Until records are public, the kind of misconduct that leads to killings and wrongful convictions canu0027t be reined in.

07.02.20 By Rebecca Brown

(Image: Jack Finnigan/Unsplash)

(Image: Jack Finnigan/Unsplash)

As protests calling for police accountability sweep the nation, it is important to consider how the treatment Black Americans receive on our streets not only translates into police violence but into wrongful convictions.

The first step in the path to a wrongful conviction is often the development of a suspect by law enforcement. Racial bias has been shown to influence this process, leading law enforcement to pursue and develop a case around the wrong suspect for a crime. And it’s not uncommon for officers with a history of misconduct, which can include incidents of racial bias, to be connected with cases of wrongful conviction.

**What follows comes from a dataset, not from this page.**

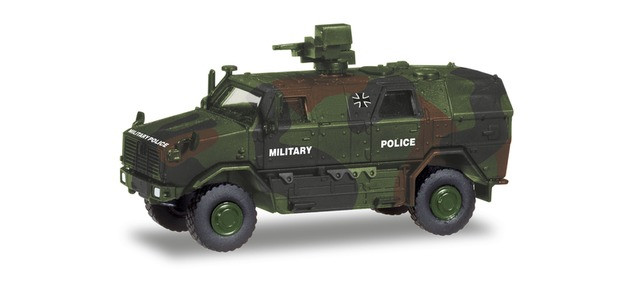 """Herpa ATF Dingo 2 """" Bundeswehr Feldjäger Military Police """", NH 03-04/20,(Vorbestellung / Modell noch nicht lieferbar !!!)"""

Often, when police misconduct is uncovered in a wrongful conviction case, a subsequent review of that officer’s other cases reveals several more wrongful convictions and a litany of complaints related to street encounters with law enforcement. Unfortunately, laws in half the states permit the disciplinary history of law enforcement to remain confidential, meaning by the time this history of misconduct is discovered, communities may have endured preventable abuse on the streets while others may have been wrongfully incarcerated for years. In some states, the law explicitly bars these records from public view, while in others, police agencies hide these records under ambiguous legal precedents, making true accountability impossible.

Consider Jon Burge, a Chicago detective and area commander, who, along with his subordinates, were known as “the Midnight Crew,” “Burge’s Ass Kickers,” and the “A-Team.” Burge and his team coerced countless confessions — many of them false — from suspects through beatings, suffocations, mock executions at gunpoint, sexual assault, and the use of electroshock machines on suspects’ genitals, gums, fingers, and earlobes. They directly participated in or approved the torture of at least 118 Chicagoans, most of whom were Black.

Through these abusive tactics, Burge and his officers contributed to many wrongful convictions that have since been overturned, leading the City of Chicago to pay out nearly $60 million to survivors of his abuse. Yet because of exemptions written into Illinois’s Freedom of Information Act, the disciplinary records of some of these officers are still being withheld from the public.

As lawmakers across the country grapple with how to ensure robust accountability, they are introducing sweeping reforms, from chokehold bans to the creation of state databases that are intended to track and identify law enforcement officers with troubling disciplinary records. Whether these measures will improve accountability is to be seen.